Devon is a book eater, part of a race of supernatural entities that consumes tomes while absorbing the knowledge they contain. Devon is raising her five-year-old son Cai, who is not a book eater, but a mind-eater: he must sustain himself by feeding on the brains of others. This process is more vampiric than zombie: the feedings imprint the victims’ personalities upon Cai, so this five-year-old must contend with multiple identities constantly fighting for control of his mind.
Female book eaters are rare, so Devon’s Family—and the other Families of book eaters across modern day United Kingdom—arrange temporary marriages between Houses for procreative purposes. Eater women are used as little more than birthing cows before being forcibly separated from their children and moved onto the next marriage. It’s a patriarchal society full of empty promises and it’s horrifying.

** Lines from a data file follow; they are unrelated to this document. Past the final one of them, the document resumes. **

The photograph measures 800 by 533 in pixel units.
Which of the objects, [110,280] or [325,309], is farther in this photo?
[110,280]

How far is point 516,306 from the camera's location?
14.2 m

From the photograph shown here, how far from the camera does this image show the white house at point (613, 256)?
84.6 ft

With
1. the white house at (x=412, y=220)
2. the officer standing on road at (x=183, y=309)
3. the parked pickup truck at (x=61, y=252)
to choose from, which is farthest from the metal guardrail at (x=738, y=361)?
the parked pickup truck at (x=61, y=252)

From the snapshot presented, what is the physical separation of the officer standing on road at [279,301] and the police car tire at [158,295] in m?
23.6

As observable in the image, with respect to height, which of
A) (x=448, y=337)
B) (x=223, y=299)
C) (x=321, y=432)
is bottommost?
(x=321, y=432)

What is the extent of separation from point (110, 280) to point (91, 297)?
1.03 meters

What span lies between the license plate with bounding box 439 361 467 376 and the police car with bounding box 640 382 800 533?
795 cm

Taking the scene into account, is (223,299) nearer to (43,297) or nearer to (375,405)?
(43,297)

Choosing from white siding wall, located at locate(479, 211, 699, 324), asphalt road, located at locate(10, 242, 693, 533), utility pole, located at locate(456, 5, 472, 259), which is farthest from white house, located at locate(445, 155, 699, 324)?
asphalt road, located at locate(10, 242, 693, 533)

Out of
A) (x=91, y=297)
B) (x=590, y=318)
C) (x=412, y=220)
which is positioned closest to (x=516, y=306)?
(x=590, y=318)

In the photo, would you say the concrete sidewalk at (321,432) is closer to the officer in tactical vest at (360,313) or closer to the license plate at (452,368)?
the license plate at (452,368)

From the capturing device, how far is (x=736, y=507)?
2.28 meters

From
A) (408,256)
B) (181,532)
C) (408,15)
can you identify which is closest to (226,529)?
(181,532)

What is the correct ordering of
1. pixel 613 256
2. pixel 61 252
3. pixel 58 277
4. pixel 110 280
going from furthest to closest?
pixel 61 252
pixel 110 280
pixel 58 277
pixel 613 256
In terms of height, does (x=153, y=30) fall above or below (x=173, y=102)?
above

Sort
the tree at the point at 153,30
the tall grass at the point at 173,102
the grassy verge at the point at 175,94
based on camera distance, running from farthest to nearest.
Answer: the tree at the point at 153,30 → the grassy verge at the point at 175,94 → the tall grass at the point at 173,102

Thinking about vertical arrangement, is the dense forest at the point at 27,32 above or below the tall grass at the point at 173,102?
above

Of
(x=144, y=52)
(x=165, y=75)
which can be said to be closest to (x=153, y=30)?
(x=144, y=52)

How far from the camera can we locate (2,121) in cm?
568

The narrative structure of the book divides its time between Devon’s past, alternating chapters with present day Devon and Cai on the run. Dean is a brilliant world-builder, farming out just enough bits of information along the way to help fill in the gaps of Devon’s early years while helping the reader understand her motivation and goals in the present timeline. Not all is as it seems.
Everyone is a monster in this book, and they are all terrifying. Flashes of Atwood’s The Handmaiden’s Tale rears its ugly head as Devon’s desperation becomes agonizing and palpable. One of my favorite themes of the story is how painful love can be, and this is a driver of so many of Devon’s major life choices, which sometimes lead to ruin. But throughout it all, there is a sliver of hope for a way out. All the years of terror and loneliness and desperation might lead to freedom and companionship with a side order of vengeance if her wild plans could somehow fall into place…
The Book Eaters is one of my top reads of the year. It is atmospheric, it is brutal, it is exciting and emotional, and I planned my evenings around it. It tackles themes of identity, parenthood, the dark side of love, the importance of hope and sacrifice, and what it means to grow up different. It resonated hard with me. Highly recommended.